If you’re serious about being in business, it’s too confusing to pay expenses and bank sales into your personal account, and then try and work out the different transactions at the end of the month. Even if you’re just part-time or wanting to test the market, the cost to open and run a second bank account is minor compared to the time you’ll save.
If you haven’t formed a company, the separate business account can be named something like 'Susan Smith trading as Susan Smith Web Design'. It’s also useful to designate a business-only credit card for any online business purchases.
But there are other reasons apart from the legal requirements to separate personal and business expenses as soon as you can.
1. Easier to check how you are doing
Separating personal and business accounts helps get a clear picture of your finances. Imagine trying to sort through a list of all your personal expenses (and differentiate between the coffees that were work related and those that weren’t). This is not only true for day-to-day transactions, but also when you're with your accountant working out your overall financial position. Drawing a clear line between the two separates your personal money from funds that go toward running your business.
2. Lower accounting or bookkeeping fees
It’s much easier for your financial advisor to see what’s happening and to account at tax time. The less time they spend sorting through all your records, the less they should charge you. You will pay much less than the extra bank fee you may have to pay with one extra account.
3. Tax compliance
Most businesses incur expenses when generating income and often these can be deducted from the income when calculating business income tax.

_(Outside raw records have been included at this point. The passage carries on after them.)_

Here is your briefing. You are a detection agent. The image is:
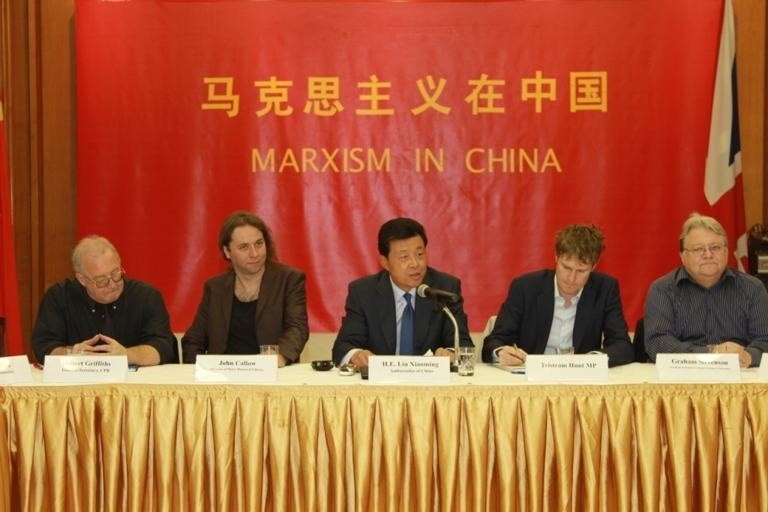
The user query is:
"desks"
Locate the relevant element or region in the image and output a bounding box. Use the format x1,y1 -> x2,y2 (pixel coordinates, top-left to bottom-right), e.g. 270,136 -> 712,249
1,363 -> 768,512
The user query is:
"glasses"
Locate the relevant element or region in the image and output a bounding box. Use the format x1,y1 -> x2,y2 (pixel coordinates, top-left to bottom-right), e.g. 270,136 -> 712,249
683,241 -> 728,254
84,266 -> 127,289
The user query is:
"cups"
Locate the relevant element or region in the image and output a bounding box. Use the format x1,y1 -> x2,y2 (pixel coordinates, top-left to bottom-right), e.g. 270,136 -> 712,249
455,346 -> 478,378
64,347 -> 88,357
554,345 -> 575,353
706,343 -> 728,353
259,344 -> 278,355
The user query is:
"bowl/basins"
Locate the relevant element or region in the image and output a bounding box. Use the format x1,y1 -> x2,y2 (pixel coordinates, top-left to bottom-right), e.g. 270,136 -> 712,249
311,360 -> 336,371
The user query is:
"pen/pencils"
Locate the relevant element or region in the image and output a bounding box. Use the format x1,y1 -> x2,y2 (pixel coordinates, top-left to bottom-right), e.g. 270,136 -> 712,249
513,343 -> 518,349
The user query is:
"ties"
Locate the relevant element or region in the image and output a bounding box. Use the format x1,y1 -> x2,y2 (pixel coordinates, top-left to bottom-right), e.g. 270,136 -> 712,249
399,293 -> 415,355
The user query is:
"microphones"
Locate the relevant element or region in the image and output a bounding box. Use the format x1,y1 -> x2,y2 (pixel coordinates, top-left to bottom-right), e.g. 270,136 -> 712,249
417,283 -> 460,304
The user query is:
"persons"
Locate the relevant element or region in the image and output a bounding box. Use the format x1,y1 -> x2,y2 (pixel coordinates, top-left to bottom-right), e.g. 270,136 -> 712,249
333,218 -> 476,372
181,210 -> 309,364
32,235 -> 179,366
643,213 -> 768,368
481,224 -> 636,367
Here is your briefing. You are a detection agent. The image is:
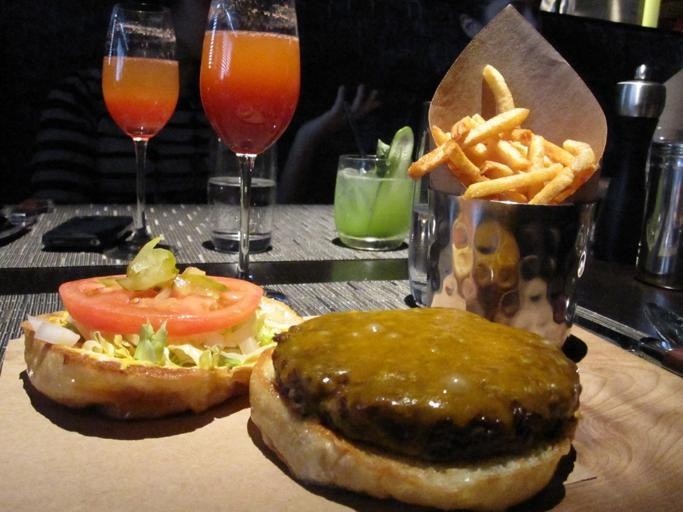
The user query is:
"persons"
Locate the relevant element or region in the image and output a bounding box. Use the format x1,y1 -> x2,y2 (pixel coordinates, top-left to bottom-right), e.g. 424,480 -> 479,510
29,4 -> 383,203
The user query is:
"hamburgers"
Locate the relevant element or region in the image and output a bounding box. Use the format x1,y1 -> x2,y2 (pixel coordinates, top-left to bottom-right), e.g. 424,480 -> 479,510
20,234 -> 301,421
249,308 -> 584,510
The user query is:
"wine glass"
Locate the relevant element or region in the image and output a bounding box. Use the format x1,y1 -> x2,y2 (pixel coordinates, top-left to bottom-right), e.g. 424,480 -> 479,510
101,0 -> 180,256
199,0 -> 301,311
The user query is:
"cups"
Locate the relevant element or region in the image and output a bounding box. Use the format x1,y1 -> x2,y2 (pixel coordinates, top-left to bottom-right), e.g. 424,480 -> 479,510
636,139 -> 683,292
206,134 -> 278,251
333,154 -> 420,253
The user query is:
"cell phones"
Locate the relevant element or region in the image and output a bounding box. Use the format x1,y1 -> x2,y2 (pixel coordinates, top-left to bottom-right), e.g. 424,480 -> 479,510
43,215 -> 132,245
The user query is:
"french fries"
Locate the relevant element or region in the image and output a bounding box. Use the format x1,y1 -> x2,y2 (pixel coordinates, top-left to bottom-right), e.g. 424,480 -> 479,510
407,64 -> 594,205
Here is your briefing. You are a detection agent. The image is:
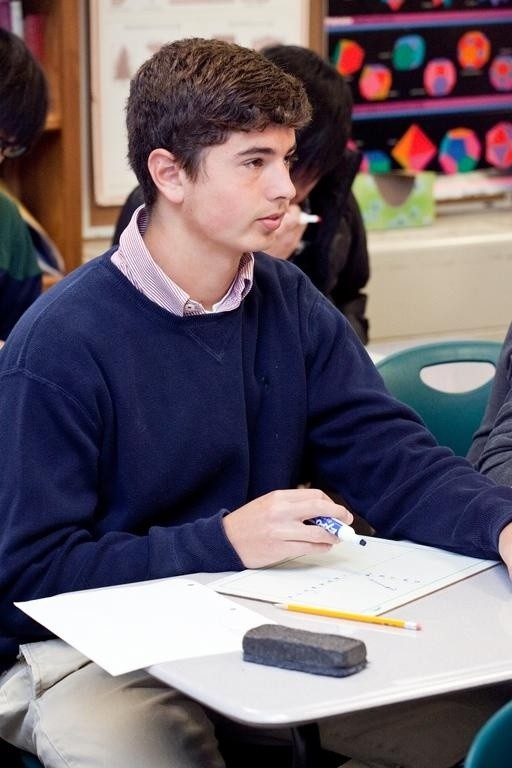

Having a picture of your business finances will make doing your taxes easier when the time comes to complete your returns. If you don't separate your business and personal spending, you could spend hours going through bank statements trying to identify each business transaction. Not only is this frustrating and not a great use of your time, it means you may also miss valid business expenses hidden in your personal bank statements and this means you could lose out on possible tax deductions.
4. Business credibility
If you transact from your personal account, anyone paying you will enter into the account that has your name as the description. They will know it’s your personal account and if you deal with other businesses, they will know, too. Having a business account from which you make payments, as well as lodge payments into, will help your business appear more professional and established to your suppliers and customers. It’s also an opportunity to get your business name out there, and hopefully as a result build trust and awareness of your brand.
5. Seamless business transactions
If you have a business account you can link other accounts like a business credit card or a payment mobile solution, making for more streamlined transactions.
As your business grows you may find you have to open a business account in order to get finance and further expand. If this is the case, separating your personal and business accounts now will help you to easily provide any lender with full financial records of your business.
6. Other reasons
Consider using online accounting software. These tools can easily integrate with your banking, and automatically send information back to your accounting system. This ultimately saves you time by making monthly reconciliations quick and efficient. You could also open a separate savings account and regularly put deposit money to help with cash flow when your tax liabilities are due, or to build up a cash reserve.
Businesses that leverage their own data are likely to be more successful in their goals and aspirations than those that don't. Create a business budget to help you figure out how much you have to spend, and to help manage your cash flow.